GIVEN PROBLEM
Reproduce the entries character for character, from their first line up to and including the line that contains "56L110 61L124 68V66H131L138".

-- start of THE RECORDS --

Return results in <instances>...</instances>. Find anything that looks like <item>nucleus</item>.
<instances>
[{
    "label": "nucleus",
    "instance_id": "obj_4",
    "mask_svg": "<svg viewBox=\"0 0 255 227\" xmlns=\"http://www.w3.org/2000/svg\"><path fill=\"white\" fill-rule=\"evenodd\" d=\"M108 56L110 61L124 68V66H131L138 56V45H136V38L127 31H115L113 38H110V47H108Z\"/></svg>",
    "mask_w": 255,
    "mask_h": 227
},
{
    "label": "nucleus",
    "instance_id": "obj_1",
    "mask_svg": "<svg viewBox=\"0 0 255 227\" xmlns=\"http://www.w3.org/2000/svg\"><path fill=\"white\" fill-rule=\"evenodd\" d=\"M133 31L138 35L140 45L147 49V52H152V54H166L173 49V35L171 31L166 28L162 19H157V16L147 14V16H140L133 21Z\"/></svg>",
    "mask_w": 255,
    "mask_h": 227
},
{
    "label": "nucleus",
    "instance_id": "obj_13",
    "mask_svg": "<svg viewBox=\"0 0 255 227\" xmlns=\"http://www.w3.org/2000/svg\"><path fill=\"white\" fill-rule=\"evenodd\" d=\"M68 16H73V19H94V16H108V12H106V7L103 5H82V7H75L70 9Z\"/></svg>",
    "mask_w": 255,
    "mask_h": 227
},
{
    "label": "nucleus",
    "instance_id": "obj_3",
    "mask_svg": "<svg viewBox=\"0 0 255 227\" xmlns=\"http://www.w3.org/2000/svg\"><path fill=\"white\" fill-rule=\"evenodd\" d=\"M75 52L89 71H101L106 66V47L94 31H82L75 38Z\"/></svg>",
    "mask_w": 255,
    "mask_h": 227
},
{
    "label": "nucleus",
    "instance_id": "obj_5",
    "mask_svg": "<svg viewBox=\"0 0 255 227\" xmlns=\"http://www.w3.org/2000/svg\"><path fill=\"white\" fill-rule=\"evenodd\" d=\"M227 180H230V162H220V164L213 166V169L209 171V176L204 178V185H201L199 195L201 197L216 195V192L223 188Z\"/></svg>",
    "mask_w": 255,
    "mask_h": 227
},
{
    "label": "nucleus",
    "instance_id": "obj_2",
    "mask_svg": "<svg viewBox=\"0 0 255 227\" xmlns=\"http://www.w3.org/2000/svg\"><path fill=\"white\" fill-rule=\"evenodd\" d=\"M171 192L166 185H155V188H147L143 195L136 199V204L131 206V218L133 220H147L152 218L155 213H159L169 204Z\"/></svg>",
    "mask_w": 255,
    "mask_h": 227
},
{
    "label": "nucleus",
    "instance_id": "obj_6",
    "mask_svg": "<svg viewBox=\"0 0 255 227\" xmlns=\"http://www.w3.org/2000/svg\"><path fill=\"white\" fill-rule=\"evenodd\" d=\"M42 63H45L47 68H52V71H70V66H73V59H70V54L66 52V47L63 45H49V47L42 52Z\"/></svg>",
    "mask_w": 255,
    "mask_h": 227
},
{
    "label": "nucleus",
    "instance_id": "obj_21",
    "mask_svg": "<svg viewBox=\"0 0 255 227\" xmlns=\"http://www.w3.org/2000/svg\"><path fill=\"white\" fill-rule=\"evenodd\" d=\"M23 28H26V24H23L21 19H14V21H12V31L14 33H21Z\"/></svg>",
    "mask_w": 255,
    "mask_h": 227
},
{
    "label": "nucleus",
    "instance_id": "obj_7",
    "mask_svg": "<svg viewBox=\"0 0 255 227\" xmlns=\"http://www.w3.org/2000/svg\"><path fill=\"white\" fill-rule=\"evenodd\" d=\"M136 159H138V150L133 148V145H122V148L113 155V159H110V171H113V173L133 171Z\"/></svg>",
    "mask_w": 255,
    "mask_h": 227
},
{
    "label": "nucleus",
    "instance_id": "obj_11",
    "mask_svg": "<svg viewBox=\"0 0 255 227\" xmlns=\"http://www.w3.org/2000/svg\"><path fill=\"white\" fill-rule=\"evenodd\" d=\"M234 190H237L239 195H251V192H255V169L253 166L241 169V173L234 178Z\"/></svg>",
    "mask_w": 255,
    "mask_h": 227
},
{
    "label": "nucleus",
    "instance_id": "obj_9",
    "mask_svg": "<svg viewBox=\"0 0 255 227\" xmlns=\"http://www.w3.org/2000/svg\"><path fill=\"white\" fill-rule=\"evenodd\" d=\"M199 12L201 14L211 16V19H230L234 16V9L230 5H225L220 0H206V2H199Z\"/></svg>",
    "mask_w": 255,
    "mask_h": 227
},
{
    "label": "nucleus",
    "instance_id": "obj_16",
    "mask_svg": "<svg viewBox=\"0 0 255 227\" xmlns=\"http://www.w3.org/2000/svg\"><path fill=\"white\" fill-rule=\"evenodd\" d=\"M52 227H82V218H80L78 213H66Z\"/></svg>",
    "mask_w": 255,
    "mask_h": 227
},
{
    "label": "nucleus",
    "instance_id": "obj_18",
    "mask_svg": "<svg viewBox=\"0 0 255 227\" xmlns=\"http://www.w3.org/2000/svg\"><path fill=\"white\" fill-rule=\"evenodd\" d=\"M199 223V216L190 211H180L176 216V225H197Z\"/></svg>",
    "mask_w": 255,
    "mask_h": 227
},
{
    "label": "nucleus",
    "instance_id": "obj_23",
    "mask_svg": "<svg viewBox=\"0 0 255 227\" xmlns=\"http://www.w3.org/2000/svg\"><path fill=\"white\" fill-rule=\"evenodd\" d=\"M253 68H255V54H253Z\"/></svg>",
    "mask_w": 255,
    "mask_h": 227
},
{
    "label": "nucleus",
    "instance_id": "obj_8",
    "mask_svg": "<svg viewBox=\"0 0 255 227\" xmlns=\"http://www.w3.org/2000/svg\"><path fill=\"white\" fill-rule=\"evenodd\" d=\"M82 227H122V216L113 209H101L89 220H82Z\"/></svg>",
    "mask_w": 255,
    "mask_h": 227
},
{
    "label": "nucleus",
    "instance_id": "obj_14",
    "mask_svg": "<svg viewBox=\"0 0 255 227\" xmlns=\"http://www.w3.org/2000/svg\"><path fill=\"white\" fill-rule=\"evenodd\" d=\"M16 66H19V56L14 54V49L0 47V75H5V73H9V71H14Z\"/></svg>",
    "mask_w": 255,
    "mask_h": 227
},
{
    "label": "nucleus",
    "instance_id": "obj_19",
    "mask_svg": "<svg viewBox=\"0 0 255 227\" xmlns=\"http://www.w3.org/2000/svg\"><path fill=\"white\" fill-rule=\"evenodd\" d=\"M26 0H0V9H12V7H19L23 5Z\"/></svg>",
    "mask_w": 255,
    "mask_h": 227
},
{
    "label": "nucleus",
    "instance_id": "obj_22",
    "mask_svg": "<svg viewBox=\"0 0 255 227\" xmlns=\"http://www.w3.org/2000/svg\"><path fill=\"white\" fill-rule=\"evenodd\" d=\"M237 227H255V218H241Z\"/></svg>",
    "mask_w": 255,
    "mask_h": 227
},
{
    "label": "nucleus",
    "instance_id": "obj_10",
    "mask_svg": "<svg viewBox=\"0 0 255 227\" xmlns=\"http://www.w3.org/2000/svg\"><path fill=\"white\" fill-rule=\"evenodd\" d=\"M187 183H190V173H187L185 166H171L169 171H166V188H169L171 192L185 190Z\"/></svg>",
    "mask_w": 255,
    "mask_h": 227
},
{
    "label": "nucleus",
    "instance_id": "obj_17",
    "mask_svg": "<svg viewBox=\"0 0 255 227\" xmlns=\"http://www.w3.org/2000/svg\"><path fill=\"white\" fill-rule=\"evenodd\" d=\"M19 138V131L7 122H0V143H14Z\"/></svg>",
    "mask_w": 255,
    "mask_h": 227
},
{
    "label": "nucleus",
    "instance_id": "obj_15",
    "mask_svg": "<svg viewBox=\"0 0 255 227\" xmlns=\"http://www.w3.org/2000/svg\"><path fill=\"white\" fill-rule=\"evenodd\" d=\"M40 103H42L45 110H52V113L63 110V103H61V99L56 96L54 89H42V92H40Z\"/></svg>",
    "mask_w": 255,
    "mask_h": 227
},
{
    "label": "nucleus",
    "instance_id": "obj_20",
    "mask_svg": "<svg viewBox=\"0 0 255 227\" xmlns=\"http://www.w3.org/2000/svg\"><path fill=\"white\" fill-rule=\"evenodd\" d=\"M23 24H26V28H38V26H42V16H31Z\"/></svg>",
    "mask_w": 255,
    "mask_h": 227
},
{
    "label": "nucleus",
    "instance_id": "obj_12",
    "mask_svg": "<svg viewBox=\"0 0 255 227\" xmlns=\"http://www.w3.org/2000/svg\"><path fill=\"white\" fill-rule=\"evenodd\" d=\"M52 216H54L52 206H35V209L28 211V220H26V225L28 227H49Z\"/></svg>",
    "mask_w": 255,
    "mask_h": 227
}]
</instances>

-- end of THE RECORDS --

RESPONSE BELOW
Return results in <instances>...</instances>. Find anything that looks like <item>nucleus</item>.
<instances>
[{
    "label": "nucleus",
    "instance_id": "obj_4",
    "mask_svg": "<svg viewBox=\"0 0 255 227\" xmlns=\"http://www.w3.org/2000/svg\"><path fill=\"white\" fill-rule=\"evenodd\" d=\"M108 56L110 61L124 68V66H131L138 56V45H136V38L127 31H115L113 38H110V47H108Z\"/></svg>",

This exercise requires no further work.